[Start Document passage]

Implementing Graph Filter for Sub-Graph Loading in Spark Cluster with JanusGraph

Hello, I'm currently utilizing JanusGraph 0.6.4 with Bigtable as the storage backend and encountering difficulties when attempting to run OLAP queries on my graph via SparkGraphComputer. The graph is quite large, containing billions of vertices, and I'm only able to execute queries on significantly smaller graphs. My queries are being run through the Gremlin console, and the problem appears to be related to loading the graph into Spark RDD. I'm interested in applying a filter to load only vertices and edges with specific labels before running the query. I've noticed that creating a vertex program and using it as described in the Tinkerpop documentation(https://tinkerpop.apache.org/docs/current/reference/#graph-filter) only loads the specified subgraph into the Spark RDDs:
graph.computer().
vertices(hasLabel("person")).
vertexProperties(__.properties("name")).
edges(bothE("knows")).
program(PageRankVertexProgram...)
)
graph.computer().
vertices(hasLabel("person")).
vertexProperties(__.properties("name")).
edges(bothE("knows")).
program(PageRankVertexProgram...)
)
Is it possible to implement this filtering directly through the Gremlin console? I've attempted to use g.V().limit(1), but without success. I suspect this is because the entire graph is being loaded into the RDD for this query as well. Here's the code I used:
graph = GraphFactory.open("conf/hadoop-graph/read-hbase-cluster.properties")
hg = graph.traversal().withComputer(org.apache.tinkerpop.gremlin.spark.process.computer.SparkGraphComputer)
hg.V().limit(1)
graph = GraphFactory.open("conf/hadoop-graph/read-hbase-cluster.properties")
hg = graph.traversal().withComputer(org.apache.tinkerpop.gremlin.spark.process.computer.SparkGraphComputer)
hg.V().limit(1)
Any insights or suggestions would be greatly appreciated. Thank you.
3 Replies
spmallette
spmallette6mo ago
Is it possible to implement this filtering directly through the Gremlin console?
sure. the Gremlin Console is just a groovy shell so it can run any code you would normally run in java. one way to do it:
gremlin> g = TinkerFactory.createModern().traversal()
==>graphtraversalsource[tinkergraph[vertices:6 edges:6], standard]
gremlin> g.withComputer(Computer.compute().vertices(hasLabel('person'))).V().label()

[End Document passage]
[Start Dataset entries]

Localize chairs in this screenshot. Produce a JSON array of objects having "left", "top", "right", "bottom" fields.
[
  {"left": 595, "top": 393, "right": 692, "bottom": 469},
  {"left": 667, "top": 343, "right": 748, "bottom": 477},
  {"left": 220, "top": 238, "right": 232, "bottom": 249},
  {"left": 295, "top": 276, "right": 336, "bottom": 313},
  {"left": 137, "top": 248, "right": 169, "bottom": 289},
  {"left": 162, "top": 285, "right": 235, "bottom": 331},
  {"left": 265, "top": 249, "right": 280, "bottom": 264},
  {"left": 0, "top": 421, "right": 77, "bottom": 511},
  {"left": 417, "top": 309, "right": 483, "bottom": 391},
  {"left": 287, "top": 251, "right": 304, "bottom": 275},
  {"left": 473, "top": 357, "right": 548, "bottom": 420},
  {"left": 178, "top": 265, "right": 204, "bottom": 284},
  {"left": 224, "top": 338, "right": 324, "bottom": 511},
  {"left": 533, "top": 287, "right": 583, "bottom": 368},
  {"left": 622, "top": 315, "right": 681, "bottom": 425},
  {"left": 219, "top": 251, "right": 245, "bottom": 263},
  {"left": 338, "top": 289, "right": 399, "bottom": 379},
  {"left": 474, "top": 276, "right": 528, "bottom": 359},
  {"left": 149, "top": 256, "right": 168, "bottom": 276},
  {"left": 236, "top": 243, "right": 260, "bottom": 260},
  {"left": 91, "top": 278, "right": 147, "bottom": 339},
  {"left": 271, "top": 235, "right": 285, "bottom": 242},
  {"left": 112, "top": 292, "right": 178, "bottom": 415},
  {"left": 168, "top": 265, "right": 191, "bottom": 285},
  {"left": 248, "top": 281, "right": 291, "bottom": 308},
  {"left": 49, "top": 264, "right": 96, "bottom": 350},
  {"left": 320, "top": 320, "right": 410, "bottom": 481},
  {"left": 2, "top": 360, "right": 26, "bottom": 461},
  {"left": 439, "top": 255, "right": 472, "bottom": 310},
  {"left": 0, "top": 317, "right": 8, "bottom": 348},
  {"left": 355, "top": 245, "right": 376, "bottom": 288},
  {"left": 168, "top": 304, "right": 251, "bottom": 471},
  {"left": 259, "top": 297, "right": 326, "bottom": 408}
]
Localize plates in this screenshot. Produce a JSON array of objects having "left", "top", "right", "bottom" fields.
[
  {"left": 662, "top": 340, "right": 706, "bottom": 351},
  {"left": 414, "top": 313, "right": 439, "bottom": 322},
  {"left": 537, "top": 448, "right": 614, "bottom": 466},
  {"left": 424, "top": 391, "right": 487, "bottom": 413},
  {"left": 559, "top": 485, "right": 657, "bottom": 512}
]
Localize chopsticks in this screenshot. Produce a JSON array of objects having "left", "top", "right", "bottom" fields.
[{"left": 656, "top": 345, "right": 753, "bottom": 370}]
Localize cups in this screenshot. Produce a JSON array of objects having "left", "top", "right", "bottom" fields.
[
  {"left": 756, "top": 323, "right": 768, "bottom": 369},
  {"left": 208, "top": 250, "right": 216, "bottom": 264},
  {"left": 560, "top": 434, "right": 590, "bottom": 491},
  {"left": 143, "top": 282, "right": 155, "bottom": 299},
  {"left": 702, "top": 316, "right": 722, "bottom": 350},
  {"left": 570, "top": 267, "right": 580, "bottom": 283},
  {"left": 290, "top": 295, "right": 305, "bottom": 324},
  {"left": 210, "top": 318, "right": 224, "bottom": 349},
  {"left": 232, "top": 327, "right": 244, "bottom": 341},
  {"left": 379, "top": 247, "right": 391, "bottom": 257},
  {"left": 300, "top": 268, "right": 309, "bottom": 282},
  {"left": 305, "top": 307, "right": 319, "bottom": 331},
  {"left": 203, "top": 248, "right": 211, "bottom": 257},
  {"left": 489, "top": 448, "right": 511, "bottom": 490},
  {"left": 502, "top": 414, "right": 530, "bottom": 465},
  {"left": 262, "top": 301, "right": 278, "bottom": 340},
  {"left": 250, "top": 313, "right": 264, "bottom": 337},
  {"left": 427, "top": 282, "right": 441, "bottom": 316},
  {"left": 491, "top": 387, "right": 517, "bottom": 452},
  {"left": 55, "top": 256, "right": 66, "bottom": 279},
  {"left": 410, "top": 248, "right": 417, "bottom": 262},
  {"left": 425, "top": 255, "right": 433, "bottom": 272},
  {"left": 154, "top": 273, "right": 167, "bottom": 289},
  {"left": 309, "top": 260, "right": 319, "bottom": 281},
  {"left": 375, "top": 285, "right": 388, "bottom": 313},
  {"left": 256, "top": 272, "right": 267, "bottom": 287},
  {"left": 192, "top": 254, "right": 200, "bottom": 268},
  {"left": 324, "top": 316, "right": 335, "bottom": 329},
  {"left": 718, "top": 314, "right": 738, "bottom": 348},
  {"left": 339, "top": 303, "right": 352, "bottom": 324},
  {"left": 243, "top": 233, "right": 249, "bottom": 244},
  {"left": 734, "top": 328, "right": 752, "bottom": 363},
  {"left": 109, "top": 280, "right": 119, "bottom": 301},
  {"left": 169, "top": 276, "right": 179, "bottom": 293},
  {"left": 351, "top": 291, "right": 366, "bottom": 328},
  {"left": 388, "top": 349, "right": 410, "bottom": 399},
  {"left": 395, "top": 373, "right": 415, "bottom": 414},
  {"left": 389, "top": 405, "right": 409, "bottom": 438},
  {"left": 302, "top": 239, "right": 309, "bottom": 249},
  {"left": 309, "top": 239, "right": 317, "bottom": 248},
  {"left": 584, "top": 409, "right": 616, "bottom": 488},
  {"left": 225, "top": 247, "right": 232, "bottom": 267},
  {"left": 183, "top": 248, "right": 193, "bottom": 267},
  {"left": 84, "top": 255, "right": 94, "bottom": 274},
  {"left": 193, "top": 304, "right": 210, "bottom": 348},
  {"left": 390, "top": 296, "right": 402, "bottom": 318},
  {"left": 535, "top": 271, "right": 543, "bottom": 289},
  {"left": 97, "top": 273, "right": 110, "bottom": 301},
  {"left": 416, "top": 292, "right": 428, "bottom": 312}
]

[End Dataset entries]

_Directions_
1. Condense the paragraph of the JanusGraph thread beginning "Hello, I'm currently utilizing JanusGraph 0.6.4" into a short bulleted list that keeps its main facts.
2. Write the next part of the JanusGraph thread, picking up right after its final line.
The entries placed after the JanusGraph thread come from a separate source.

_Responses to the tasks_
1.
- Setup: JanusGraph 0.6.4 with Bigtable as the storage backend. OLAP queries run through SparkGraphComputer from the Gremlin console.
- Problem: the graph holds billions of vertices, and queries only succeed on much smaller graphs. The trouble seems tied to loading the graph into Spark RDD.
- Goal: apply a filter so only vertices and edges with specific labels are loaded before the query runs.
- Observation: a vertex program used as described in the TinkerPop documentation's graph filter section loads only the specified subgraph into the Spark RDDs.

2.
==>person
==>person
==>person
==>person
gremlin> g = TinkerFactory.createModern().traversal()
==>graphtraversalsource[tinkergraph[vertices:6 edges:6], standard]
gremlin> g.withComputer(Computer.compute().vertices(hasLabel('person'))).V().label()
==>person
==>person
==>person
==>person
shivam.choudhary
Thanks @spmallette , I was able to fire the query using this via gremlin console. I'm marking the the question as answered as I was able to apply the filter successfully. The job is now running from the past 36 hours but isn't getting completed.My spark cluster has 12 executors and the graph data is getting read at above 50mb/sec and considering that the spark will scan the full graph having 3.6 TB of data I guess the job should have been completed by now. The olap query which I've fired is:
g.withComputer(Computer.compute().vertices(hasLabel('ticket'))).V().count()
g.withComputer(Computer.compute().vertices(hasLabel('ticket'))).V().count()
is there anything which I might be missing here? Thanks in advance.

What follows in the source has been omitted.